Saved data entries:
=== Section Start ===
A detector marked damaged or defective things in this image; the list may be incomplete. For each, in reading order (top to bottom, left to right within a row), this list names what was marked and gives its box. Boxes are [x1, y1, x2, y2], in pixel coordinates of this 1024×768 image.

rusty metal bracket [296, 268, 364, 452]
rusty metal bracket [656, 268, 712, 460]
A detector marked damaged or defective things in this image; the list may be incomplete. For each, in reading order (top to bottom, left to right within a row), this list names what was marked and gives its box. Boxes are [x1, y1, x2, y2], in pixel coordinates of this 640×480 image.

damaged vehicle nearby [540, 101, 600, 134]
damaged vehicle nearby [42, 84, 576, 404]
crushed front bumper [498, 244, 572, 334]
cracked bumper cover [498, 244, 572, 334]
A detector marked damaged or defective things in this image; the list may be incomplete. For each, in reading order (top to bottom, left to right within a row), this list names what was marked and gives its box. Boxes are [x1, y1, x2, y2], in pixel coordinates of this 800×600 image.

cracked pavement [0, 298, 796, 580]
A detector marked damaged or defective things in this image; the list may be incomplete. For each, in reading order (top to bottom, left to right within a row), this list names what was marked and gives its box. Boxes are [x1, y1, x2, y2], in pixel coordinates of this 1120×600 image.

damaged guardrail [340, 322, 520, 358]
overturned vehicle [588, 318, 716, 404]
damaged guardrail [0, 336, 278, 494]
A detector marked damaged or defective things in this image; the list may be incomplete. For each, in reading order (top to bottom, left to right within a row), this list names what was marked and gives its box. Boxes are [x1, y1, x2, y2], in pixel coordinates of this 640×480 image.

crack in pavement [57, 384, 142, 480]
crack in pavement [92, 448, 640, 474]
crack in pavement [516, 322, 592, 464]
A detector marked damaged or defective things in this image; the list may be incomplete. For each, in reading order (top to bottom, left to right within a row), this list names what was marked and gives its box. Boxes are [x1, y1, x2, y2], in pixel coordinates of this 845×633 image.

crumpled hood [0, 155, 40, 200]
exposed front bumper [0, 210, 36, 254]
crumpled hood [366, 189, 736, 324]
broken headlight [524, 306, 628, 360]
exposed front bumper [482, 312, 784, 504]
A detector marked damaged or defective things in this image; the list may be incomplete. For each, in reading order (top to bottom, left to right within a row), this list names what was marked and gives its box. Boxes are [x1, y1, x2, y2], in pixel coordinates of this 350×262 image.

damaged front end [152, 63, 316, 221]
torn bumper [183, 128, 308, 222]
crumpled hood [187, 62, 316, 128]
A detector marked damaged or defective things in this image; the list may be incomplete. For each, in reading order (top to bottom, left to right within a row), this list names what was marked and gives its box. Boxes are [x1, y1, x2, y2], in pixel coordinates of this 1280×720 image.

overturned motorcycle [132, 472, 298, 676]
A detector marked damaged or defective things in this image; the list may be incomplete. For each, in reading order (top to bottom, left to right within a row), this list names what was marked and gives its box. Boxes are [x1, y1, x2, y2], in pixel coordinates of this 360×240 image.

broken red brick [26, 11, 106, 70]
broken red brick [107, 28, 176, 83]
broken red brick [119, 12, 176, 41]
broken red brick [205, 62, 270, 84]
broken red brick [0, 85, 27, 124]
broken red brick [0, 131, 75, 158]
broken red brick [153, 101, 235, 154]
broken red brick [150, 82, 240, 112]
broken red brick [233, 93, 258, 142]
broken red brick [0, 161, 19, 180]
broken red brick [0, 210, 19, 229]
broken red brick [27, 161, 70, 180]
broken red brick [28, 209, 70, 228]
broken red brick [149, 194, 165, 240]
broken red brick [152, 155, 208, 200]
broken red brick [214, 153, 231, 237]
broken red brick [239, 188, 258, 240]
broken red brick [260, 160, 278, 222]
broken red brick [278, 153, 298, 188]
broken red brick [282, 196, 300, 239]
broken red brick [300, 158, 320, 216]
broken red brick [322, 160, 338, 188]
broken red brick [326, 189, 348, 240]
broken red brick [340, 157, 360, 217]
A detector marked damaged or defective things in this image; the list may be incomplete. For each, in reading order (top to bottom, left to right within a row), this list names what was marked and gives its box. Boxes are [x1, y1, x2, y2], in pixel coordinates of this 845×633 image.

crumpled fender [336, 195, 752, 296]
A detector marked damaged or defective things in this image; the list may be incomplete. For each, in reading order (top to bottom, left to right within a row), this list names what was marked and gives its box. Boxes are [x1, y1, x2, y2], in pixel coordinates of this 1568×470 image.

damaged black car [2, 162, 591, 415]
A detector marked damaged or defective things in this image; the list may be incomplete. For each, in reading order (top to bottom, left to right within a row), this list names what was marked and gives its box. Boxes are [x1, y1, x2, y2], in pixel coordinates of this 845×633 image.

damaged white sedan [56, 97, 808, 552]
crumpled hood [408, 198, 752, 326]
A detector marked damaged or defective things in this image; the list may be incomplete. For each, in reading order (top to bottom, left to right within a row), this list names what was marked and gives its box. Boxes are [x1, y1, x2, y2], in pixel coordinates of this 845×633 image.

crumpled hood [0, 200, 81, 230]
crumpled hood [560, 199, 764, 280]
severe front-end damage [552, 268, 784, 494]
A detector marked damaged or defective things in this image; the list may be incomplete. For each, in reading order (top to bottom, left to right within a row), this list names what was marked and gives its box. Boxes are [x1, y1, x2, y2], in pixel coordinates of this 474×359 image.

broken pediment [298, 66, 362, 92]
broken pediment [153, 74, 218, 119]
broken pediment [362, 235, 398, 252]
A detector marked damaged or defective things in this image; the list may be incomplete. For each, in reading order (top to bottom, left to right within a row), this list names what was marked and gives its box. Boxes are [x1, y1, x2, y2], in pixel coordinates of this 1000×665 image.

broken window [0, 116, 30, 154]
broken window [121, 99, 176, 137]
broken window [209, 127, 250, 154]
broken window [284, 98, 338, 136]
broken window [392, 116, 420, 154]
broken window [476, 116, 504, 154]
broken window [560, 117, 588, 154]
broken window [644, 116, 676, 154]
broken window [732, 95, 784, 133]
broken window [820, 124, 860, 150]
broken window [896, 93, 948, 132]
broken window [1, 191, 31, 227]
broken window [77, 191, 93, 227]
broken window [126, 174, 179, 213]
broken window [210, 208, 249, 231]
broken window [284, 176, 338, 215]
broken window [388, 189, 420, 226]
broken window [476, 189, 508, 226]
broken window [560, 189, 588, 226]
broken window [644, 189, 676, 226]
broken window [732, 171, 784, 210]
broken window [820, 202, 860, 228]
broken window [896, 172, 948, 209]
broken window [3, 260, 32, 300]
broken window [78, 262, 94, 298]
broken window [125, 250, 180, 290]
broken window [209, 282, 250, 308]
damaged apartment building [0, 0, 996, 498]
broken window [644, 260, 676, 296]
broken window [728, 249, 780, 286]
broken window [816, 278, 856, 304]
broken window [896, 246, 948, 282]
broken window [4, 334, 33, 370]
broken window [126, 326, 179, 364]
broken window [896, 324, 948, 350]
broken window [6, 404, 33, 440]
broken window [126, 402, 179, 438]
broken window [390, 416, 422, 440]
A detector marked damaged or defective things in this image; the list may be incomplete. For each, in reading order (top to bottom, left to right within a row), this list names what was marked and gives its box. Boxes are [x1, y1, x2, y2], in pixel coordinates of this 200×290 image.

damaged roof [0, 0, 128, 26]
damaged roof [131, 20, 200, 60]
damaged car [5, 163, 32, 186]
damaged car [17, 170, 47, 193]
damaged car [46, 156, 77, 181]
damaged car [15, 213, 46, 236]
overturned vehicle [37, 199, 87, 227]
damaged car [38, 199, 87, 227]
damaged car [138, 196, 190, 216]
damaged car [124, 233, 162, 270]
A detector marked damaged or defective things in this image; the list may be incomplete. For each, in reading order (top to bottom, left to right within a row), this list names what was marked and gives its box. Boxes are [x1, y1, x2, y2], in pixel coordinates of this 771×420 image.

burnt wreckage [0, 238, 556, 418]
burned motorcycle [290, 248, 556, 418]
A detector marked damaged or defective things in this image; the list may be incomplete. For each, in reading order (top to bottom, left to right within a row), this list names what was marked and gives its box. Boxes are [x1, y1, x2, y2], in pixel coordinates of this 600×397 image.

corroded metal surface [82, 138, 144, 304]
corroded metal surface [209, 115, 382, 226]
=== Section End ===
§ WHAT THE TASK REQUIRES: Give the lines from the one containing "this 771×420 image." through the end of the entries again, exactly as written and with no other lines.

§ WRITTEN RESPONSE:
A detector marked damaged or defective things in this image; the list may be incomplete. For each, in reading order (top to bottom, left to right within a row), this list names what was marked and gives its box. Boxes are [x1, y1, x2, y2], in pixel coordinates of this 771×420 image.

burnt wreckage [0, 238, 556, 418]
burned motorcycle [290, 248, 556, 418]
A detector marked damaged or defective things in this image; the list may be incomplete. For each, in reading order (top to bottom, left to right within a row), this list names what was marked and gives its box. Boxes are [x1, y1, x2, y2], in pixel coordinates of this 600×397 image.

corroded metal surface [82, 138, 144, 304]
corroded metal surface [209, 115, 382, 226]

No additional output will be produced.